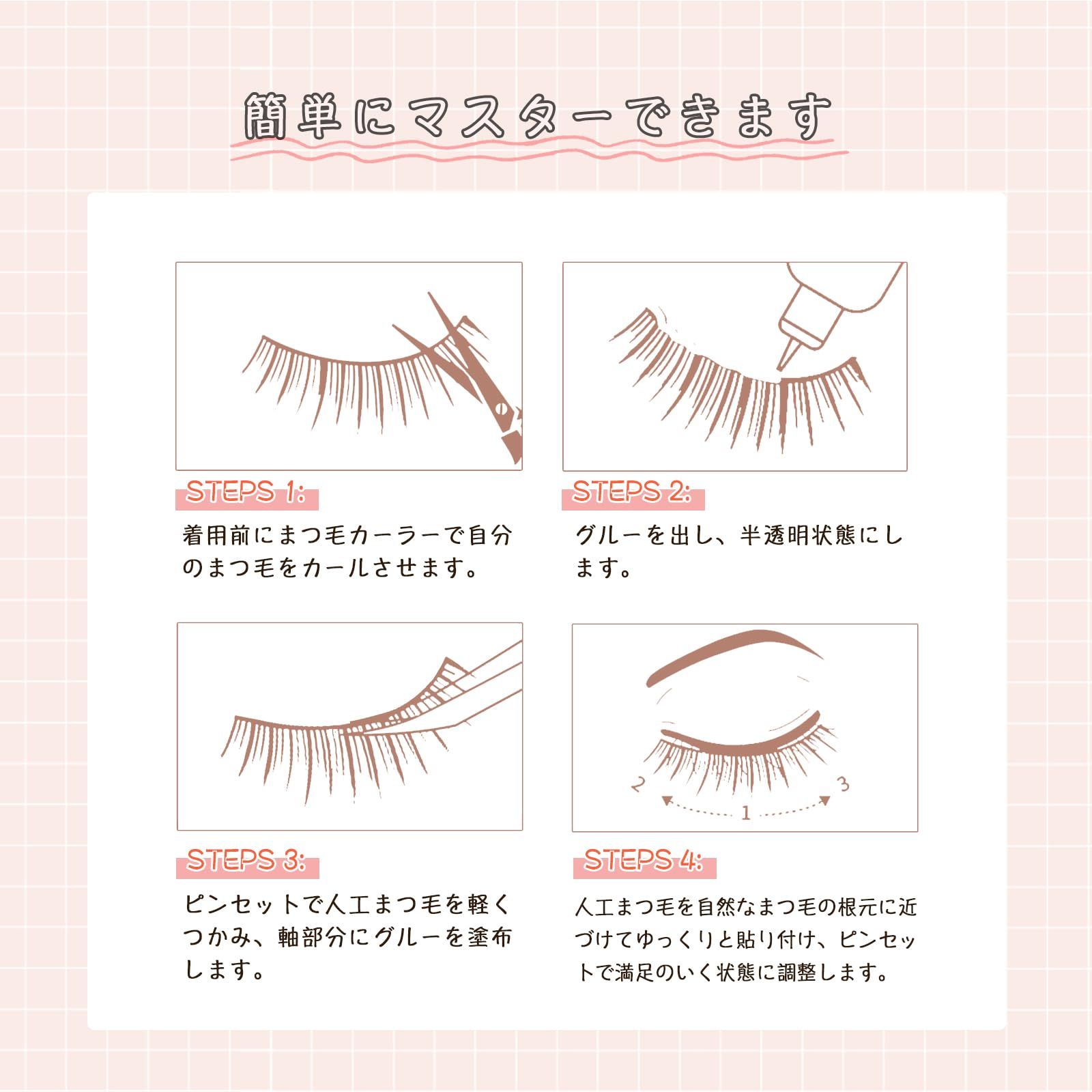 簡単にマスターできます

STEPS 1:

着用前にまつ毛カーラーで自分のまつ毛をカールさせます。

STEPS 2:

グルーを出し、半透明状態にします。

STEPS 3:

ピンセットで人工まつ毛を軽くつかみ、軸部分にグルーを塗布します。

2 1 3

STEPS 4:

人工まつ毛を自然なまつ毛の根元に近づけてゆっくりと貼り付け、ピンセットで満足のいく状態に調整します。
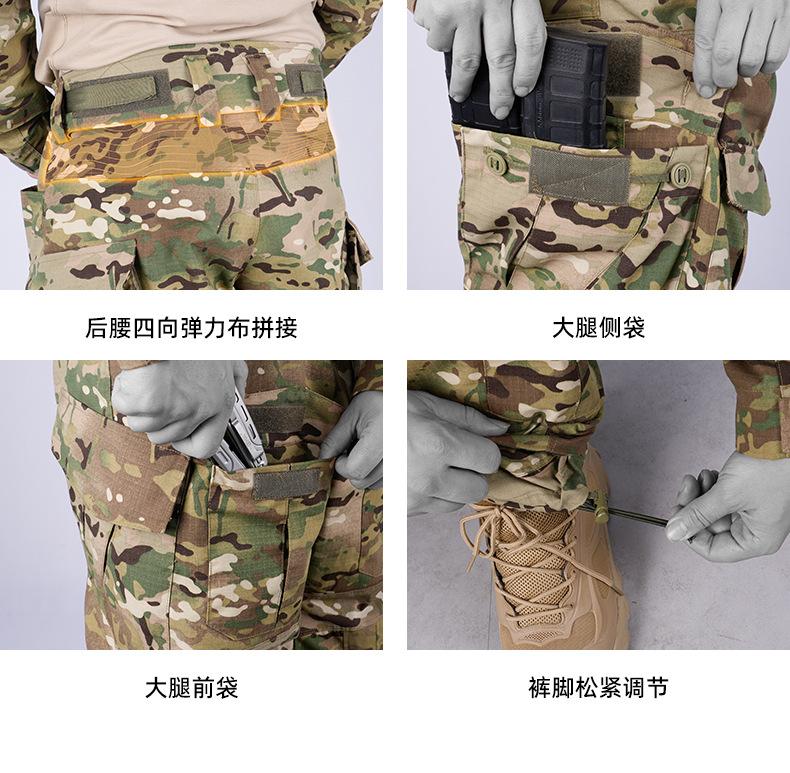 后腰四向弹力布拼接

大腿侧袋

大腿前袋

裤脚松紧调节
- - -
• [What this task involves]
Your copy should match the entries above exactly and contain no pictures.

• [Result for this exercise]
 簡単にマスターできます

STEPS 1:

着用前にまつ毛カーラーで自分のまつ毛をカールさせます。

STEPS 2:

グルーを出し、半透明状態にします。

STEPS 3:

ピンセットで人工まつ毛を軽くつかみ、軸部分にグルーを塗布します。

2 1 3

STEPS 4:

人工まつ毛を自然なまつ毛の根元に近づけてゆっくりと貼り付け、ピンセットで満足のいく状態に調整します。
 后腰四向弹力布拼接

大腿侧袋

大腿前袋

裤脚松紧调节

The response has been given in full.